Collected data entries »

#####

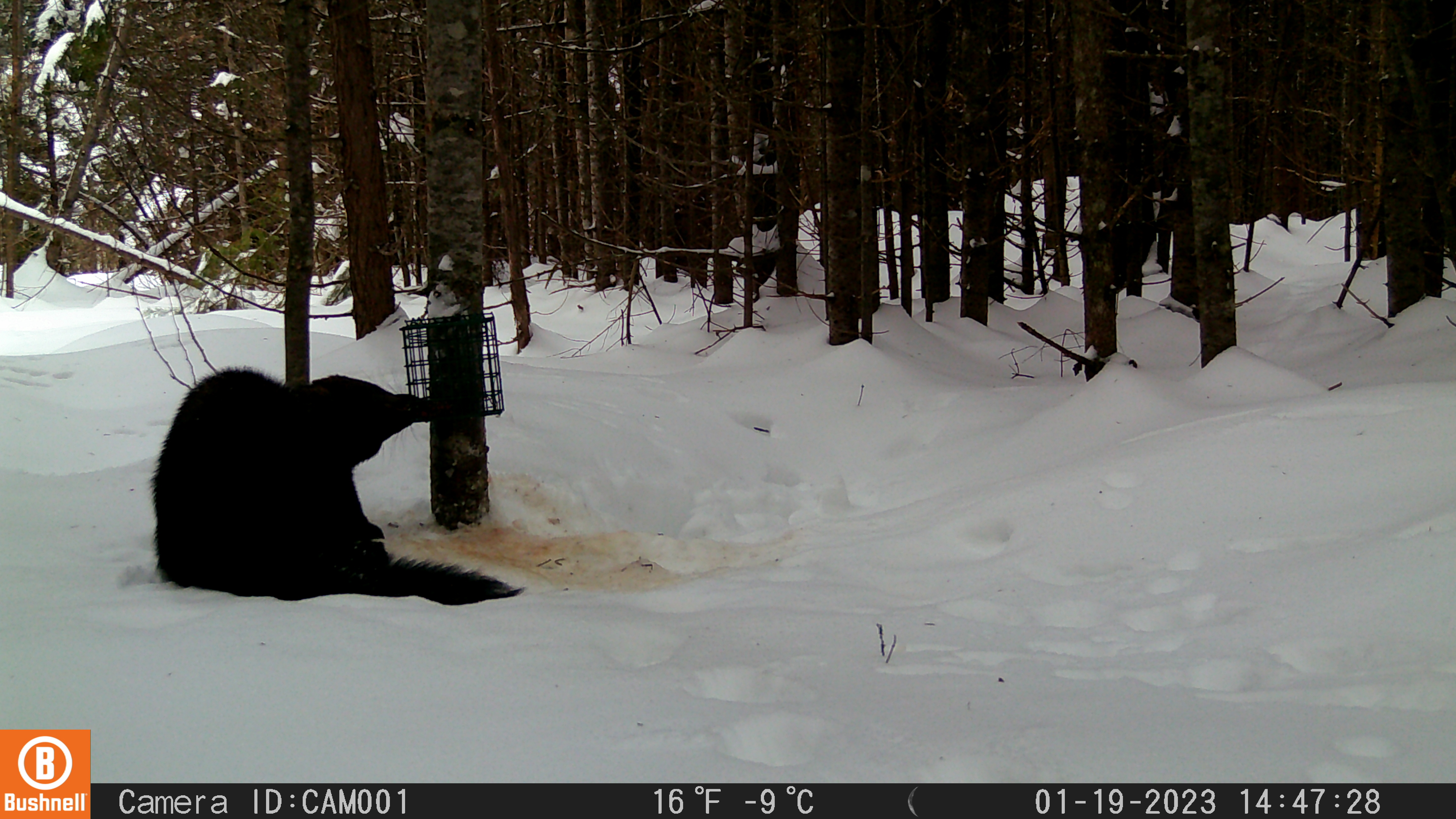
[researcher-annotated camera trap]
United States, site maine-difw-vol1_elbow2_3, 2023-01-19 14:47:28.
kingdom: Animalia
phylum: Chordata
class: Mammalia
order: Carnivora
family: Mustelidae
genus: Pekania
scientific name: Pekania pennanti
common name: fisher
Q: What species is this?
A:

#####

Once the pictures are set aside, output all of the data above verbatim.

[researcher-annotated camera trap]
United States, site maine-difw-vol1_elbow2_3, 2023-01-19 14:47:28.
kingdom: Animalia
phylum: Chordata
class: Mammalia
order: Carnivora
family: Mustelidae
genus: Pekania
scientific name: Pekania pennanti
common name: fisher
Q: What species is this?
A:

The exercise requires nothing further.